I have hardly been able to function at all, spending most of my time on the couch or in bed. Just a few days after surgery, I got a migraine. This was the second one in less than two weeks. I stopped taking the medication--cold turkey--which I do not recommend (one is supposed to gradually wean off of it).

Needless to say, I have been quite miserable. And needless to say, I have not been at the top of my game as a mother and wife--not even close--for the past three months. All of these health issues have worn me down and made life so much more difficult. I had so many days when it was all I could do to endure the day and cover the basics, let alone go the extra mile. And because of this, little by little, I have felt worthless and discouraged, knowing my children need more of me than I can give them.

I guess I'm sharing all of this because, as uncomfortable as this whole experience has been, I am learning some things that I think are so valuable. And the most important one is this: We can only do our best--sometimes our best is absolutely amazing and sometimes it's barely adequate, but if it's our best, it's enough! When life is good, and I am healthy, I can be the consistent, focused, present, patient, on-the-ball mother I feel my children really need and deserve. When life's circumstances intrude and I am struggling with health issues, my best may only include the barest important basics of the day. Either way, I am enough.

It's so hard to remember that. I see my children slowly unraveling due to my inability to be fully engaged like normal, and it's easy to blame myself and feel discouraged. I've had to constantly remind myself that I will heal, I will regain my strength, and I will be able to mother in full force again. Until then, my children will be okay. Yes, they will probably have an adjustment period where they must be reminded of what is really expected; and yes, it will probably take some time and serious effort to get everything under control again. But we will get through it.

I want to write all of this now, when I am weak and struggling, so I can remember clearly this important truth. And I want my girls to know it wasn't always easy. I want them to know I battled discouragement and inadequacy at times, but I got through it, and so can they. I want them to read this and know that they are enough, even when life seems to shout they are not.

-- Work instructions --
[1] In the excerpt about illness and motherhood, how did the writer stop taking the medication?
[2] Extend the excerpt about illness and motherhood, picking up right after its final sentence.

[Source records]
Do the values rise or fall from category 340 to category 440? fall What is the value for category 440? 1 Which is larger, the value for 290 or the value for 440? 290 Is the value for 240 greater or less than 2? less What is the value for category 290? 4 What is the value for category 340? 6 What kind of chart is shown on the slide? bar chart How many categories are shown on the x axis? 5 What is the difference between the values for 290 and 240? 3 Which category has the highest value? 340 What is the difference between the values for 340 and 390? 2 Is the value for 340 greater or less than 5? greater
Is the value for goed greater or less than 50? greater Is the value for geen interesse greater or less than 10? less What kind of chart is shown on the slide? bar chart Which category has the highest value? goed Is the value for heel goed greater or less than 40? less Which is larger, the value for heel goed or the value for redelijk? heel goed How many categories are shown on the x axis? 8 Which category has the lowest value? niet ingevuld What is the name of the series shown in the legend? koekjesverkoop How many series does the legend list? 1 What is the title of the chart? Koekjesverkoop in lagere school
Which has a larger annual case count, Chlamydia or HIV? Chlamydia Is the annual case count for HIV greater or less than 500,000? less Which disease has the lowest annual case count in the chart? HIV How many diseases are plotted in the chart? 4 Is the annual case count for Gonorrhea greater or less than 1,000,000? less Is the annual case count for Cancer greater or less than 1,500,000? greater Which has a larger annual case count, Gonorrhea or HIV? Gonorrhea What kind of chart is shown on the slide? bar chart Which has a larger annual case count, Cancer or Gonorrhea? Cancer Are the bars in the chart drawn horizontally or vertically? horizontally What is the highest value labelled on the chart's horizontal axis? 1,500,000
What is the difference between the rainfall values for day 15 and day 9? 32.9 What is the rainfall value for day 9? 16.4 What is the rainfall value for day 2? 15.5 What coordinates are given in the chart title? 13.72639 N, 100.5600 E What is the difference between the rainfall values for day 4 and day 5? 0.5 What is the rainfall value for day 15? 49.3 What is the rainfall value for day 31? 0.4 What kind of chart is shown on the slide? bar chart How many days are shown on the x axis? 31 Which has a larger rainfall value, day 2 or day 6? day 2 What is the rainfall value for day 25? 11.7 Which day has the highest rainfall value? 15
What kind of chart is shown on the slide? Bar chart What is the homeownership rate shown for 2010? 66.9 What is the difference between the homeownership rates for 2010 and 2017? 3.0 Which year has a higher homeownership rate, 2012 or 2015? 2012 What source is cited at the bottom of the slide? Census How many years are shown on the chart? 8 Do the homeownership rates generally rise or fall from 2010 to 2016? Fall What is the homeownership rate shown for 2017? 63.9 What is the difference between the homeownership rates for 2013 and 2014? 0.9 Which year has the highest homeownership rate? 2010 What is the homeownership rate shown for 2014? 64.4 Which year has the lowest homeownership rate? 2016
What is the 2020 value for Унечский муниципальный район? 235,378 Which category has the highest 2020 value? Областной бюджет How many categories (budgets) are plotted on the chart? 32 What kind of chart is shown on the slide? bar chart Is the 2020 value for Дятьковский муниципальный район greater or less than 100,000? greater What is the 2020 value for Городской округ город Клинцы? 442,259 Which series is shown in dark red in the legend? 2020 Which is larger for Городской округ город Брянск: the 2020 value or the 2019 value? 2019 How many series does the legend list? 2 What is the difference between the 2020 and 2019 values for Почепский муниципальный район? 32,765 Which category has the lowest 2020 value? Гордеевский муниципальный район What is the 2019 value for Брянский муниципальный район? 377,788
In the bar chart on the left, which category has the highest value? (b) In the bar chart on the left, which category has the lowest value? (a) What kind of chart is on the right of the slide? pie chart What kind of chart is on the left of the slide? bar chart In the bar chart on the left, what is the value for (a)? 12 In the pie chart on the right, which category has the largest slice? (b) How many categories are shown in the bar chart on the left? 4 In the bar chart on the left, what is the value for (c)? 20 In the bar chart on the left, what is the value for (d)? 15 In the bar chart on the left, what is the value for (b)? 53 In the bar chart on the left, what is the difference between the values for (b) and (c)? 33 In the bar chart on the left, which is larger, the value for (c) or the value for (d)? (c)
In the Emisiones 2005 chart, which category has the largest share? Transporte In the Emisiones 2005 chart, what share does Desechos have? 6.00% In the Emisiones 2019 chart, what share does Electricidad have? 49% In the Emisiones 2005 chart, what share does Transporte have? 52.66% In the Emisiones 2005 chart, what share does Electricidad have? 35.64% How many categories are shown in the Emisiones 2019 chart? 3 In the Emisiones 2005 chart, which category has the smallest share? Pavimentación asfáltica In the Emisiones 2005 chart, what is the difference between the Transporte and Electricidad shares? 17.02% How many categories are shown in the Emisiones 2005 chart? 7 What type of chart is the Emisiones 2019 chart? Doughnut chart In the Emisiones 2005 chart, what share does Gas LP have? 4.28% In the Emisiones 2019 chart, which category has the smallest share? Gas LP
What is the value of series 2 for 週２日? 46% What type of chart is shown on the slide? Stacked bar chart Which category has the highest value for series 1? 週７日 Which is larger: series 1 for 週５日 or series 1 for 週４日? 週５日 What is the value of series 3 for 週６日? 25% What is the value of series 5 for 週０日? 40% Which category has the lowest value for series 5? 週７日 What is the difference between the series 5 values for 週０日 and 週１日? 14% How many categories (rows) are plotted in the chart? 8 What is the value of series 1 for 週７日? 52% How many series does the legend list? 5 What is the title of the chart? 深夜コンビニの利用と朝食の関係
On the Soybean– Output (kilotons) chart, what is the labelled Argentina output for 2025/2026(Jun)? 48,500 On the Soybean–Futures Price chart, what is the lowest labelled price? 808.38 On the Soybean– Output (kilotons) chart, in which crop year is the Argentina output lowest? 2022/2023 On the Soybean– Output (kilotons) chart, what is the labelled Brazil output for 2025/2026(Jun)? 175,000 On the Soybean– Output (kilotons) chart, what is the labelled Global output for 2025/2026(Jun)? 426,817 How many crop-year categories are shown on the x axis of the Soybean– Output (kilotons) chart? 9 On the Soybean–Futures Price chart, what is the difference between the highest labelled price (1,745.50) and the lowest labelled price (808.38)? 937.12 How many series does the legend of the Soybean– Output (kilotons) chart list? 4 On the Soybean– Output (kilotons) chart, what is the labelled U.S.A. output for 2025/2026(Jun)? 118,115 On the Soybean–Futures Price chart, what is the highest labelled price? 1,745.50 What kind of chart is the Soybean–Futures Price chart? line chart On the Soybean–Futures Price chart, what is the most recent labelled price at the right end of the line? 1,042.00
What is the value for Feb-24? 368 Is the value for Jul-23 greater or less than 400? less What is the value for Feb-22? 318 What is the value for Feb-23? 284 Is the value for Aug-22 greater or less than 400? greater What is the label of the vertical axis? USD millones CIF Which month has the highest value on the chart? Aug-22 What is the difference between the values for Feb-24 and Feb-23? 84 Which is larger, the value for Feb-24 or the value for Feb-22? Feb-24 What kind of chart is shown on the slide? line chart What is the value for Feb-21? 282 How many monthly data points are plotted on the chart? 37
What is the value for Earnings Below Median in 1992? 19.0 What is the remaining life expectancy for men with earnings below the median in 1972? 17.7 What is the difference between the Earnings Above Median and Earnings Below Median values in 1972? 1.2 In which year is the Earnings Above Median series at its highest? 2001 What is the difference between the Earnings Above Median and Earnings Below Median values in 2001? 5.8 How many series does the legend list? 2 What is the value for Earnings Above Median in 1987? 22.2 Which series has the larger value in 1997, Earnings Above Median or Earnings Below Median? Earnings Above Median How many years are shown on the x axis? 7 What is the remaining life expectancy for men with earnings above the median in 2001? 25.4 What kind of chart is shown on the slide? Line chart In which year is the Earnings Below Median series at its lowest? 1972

-- Written responses --
[1] Cold turkey, without gradually weaning off of it.

[2]
I feel so blessed to be healthy most of the time and able to take care of my family. I know there are women who struggle with far bigger health issues, ones that never go away, and my heart goes out to them. I know I will heal and I will regain my strength, and I am learning to really appreciate that. I also have tremendous gratitude for the many people who have stepped in and helped our family--with dinners, child care (my three youngest children went to Wyoming for 5 days, being cared for by my sister and parents), cards, flowers, and more. The service rendered has helped significantly! I am so grateful for an abundance of wonderful people in my life!

Life is good. There is always so much to be grateful for. But when times are a little tough and I am less than I want to be, I hope I can remember I am still enough!

This is pretty much what I've looked like for a week. Yesterday Berkley fell asleep and snuggled up to me. It was heaven. I thought she would be mad at me for leaving her in Wyoming for nearly a week, but when she got home, she smothered me over and over with kisses and just kept repeating, "Mama." It was the sweetest thing ever!


Melanie B said...

love your transparency - for sure you are enough! I got a hold of my great grandmothers very very short journal and it was a mere paragraph about her feelings over loosing her daughter but it completely reached out to me.